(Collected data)
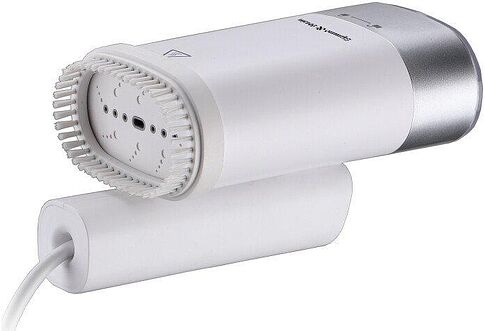 Отпариватель Zigmund & Shtain ZGS-780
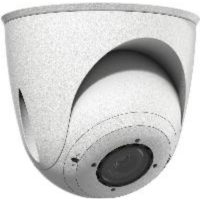   Megfigyelő Kamera Mobotix PTMOUNT S7X MOST 60049 HELYETT 47242 Ft-ért!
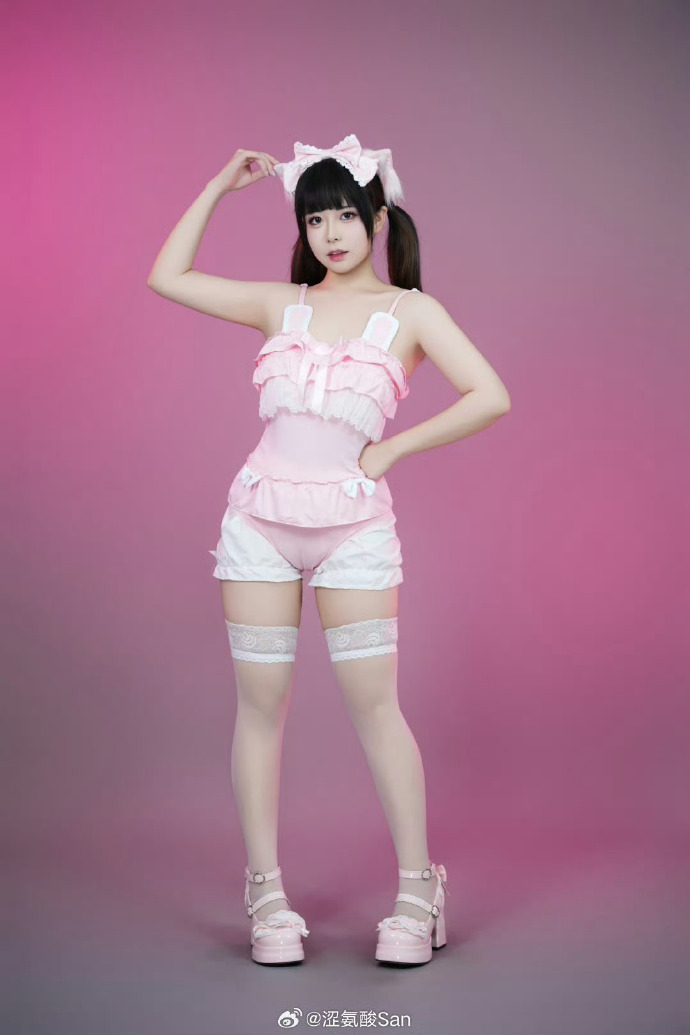 作者头像
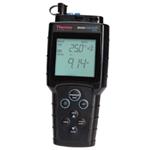 STARA1210 | Orion Star A121 pH portable meter with batteries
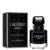 L'Interdit Absolu Givenchy Eau de Parfum Intense - Perfume Feminino na internet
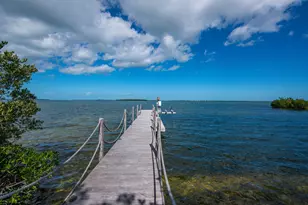 3127 Stewart Rd, Middle Torch Key, FL 33042 - Photo 2
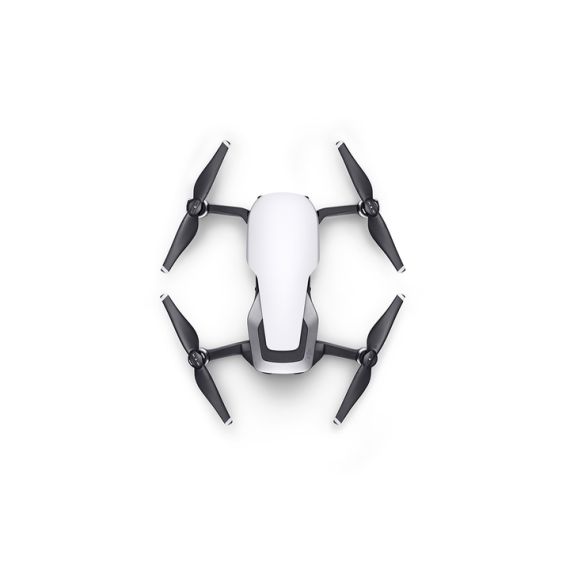 DJI Mavic Air Fly More Combo
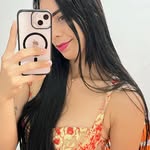 Eliza Bernardo - @elizabernardo_8 - Instagram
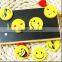 2017new and Fashionable Emoji Eraser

## Exercise objective
Copy out exactly the lines that begin at the line with "Eliza Bernardo - @elizabernardo_8" and end at the final line of the entries above. Leave out the pictures.

## Reply to the exercise
 Eliza Bernardo - @elizabernardo_8 - Instagram
 2017new and Fashionable Emoji Eraser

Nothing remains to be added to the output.